2026年6月 R15はなぜ下がらなかったのか
いつも私の作品を読んでくださっている皆さまに、心から御礼を申し上げます。
投稿サイトのタグを眺めていると、ある言葉が思った以上に広く使われていることに気づきます。
R15。
このタグを見ると、私たちはつい「刺激が強い作品なのだろうか」「過激な描写があるのだろうか」と考えがちです。
もちろん、そういう場合もあるでしょう。暴力、流血、性的含意、精神的に重い展開。読者に対して、あらかじめ注意を促す役割は確かにあります。

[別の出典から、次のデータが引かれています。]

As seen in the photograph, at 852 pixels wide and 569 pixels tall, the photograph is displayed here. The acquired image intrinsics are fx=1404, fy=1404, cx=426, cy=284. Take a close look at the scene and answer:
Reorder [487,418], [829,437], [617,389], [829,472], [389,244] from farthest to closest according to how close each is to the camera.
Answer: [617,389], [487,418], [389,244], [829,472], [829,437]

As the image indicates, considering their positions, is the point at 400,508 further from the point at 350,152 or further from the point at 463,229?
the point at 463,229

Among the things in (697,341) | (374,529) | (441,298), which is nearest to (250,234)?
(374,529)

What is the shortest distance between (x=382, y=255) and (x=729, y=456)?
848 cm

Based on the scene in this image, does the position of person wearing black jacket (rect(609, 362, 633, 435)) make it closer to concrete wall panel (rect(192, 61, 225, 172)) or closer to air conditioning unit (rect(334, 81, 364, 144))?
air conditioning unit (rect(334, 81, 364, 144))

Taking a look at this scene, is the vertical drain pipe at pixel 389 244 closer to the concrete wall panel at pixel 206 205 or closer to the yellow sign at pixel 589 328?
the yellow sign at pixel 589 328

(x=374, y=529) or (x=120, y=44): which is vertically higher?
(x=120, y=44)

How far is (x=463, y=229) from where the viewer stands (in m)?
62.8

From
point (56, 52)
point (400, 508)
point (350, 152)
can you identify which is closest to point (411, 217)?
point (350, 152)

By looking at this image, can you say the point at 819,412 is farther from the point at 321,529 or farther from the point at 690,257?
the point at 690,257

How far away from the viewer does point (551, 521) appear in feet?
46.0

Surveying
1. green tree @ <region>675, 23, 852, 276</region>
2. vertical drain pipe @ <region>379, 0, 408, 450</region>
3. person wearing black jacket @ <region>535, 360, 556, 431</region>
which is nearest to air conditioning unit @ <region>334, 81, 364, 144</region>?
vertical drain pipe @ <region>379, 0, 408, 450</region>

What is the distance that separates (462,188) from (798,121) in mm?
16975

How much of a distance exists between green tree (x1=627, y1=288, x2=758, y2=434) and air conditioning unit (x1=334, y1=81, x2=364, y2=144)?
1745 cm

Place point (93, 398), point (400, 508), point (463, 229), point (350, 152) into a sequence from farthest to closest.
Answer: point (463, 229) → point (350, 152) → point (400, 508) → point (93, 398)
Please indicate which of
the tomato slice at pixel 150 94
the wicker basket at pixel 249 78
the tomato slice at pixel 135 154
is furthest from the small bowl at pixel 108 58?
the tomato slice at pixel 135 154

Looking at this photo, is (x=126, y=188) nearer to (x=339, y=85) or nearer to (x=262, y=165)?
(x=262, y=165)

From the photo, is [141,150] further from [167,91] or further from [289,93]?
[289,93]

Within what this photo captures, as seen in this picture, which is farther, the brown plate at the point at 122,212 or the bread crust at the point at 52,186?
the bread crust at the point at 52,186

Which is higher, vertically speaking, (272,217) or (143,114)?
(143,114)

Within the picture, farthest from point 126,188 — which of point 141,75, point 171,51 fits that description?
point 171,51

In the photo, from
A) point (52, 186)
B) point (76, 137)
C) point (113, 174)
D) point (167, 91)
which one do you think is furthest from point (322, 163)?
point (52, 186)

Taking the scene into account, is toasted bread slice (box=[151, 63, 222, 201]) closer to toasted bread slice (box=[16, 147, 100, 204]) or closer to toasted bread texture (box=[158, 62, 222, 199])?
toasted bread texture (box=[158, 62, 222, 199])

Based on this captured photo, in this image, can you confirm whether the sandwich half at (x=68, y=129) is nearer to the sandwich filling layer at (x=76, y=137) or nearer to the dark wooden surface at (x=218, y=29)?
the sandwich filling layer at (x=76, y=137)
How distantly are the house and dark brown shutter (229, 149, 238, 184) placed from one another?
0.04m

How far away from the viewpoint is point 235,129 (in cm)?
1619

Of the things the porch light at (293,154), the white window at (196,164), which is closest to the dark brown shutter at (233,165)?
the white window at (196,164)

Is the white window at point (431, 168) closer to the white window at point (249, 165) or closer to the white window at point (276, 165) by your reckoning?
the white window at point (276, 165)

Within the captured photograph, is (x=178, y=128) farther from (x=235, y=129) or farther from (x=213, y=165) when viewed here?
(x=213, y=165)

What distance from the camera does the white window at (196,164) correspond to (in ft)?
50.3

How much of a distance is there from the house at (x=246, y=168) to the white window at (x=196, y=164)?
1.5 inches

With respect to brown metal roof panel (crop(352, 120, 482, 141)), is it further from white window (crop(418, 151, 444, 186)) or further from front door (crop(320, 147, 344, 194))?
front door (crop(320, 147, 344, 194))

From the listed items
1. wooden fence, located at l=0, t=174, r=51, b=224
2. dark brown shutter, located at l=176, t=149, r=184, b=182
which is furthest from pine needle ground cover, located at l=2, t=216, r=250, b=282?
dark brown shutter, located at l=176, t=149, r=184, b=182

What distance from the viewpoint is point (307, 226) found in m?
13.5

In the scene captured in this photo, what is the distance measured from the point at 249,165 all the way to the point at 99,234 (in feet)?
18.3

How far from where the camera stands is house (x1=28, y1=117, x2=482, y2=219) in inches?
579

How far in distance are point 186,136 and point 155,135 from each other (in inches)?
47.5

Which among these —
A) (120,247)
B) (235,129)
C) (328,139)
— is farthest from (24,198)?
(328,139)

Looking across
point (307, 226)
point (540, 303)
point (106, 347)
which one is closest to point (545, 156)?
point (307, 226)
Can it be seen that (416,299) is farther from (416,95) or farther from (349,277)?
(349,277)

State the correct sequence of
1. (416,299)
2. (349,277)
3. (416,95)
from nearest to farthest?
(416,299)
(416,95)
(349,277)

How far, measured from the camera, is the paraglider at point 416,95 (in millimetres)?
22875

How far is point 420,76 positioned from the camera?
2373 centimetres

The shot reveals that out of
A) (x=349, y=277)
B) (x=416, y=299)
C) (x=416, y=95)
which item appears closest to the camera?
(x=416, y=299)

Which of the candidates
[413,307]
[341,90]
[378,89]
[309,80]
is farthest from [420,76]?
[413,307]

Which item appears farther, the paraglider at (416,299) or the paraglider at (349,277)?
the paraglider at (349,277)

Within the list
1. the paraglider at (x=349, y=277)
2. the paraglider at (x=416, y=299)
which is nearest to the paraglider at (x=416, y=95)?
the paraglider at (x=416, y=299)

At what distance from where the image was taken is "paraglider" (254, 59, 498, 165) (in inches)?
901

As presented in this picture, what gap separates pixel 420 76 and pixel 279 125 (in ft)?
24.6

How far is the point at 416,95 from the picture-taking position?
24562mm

けれど、2026年6月のデータを見ると、R15は単純な「過激化」の記号として読むだけでは足りないように思えます。
主題は、こうです。
R15は、なぜ下がらなかったのか。
結論から申し上げると、2026年6月のR15出現数は、4,579件でした。
6月全体の作品数は16,113件。
したがって、R15出現率は約28.4%です。
およそ3.5本に1本が、R15を掲げていたことになります。
ここで重要なのは、5月との比較です。
5月のR15出現数は4,993件。
6月は4,579件。
数だけ見れば、414件減っています。
しかし、5月の総作品数は18,079件、6月は16,113件でした。
市場全体が縮んだため、比率で見ると話が変わります。
5月のR15出現率は約27.6%。
6月は約28.4%。
つまり、R15は作品数としては減ったものの、比率ではむしろやや上がっているのです。
この動きは、なかなか興味深いものです。
2月から6月までの推移を見ると、R15は次のように動いています。
2月は1,290件、約19.1%。
3月は5,037件、約28.0%。
4月は4,990件、約28.6%。
5月は4,993件、約27.6%。
そして6月が4,579件、約28.4%。
2月から3月にかけて大きく上がり、4月以降はおおむね28%前後で推移しています。
6月は総投稿数が減った月でしたが、R15の比率は落ちませんでした。
ここで、もう一つのタグと比べてみます。
残酷な描写ありです。
6月の「残酷な描写あり」は4,450件。
出現率は約27.6%でした。
5月は5,023件、約27.8%。
つまり、残酷な描写ありは、比率で見ると5月から6月にかけてわずかに下がっています。
一方で、R15は上がっている。
ここに、今回の読みどころがあります。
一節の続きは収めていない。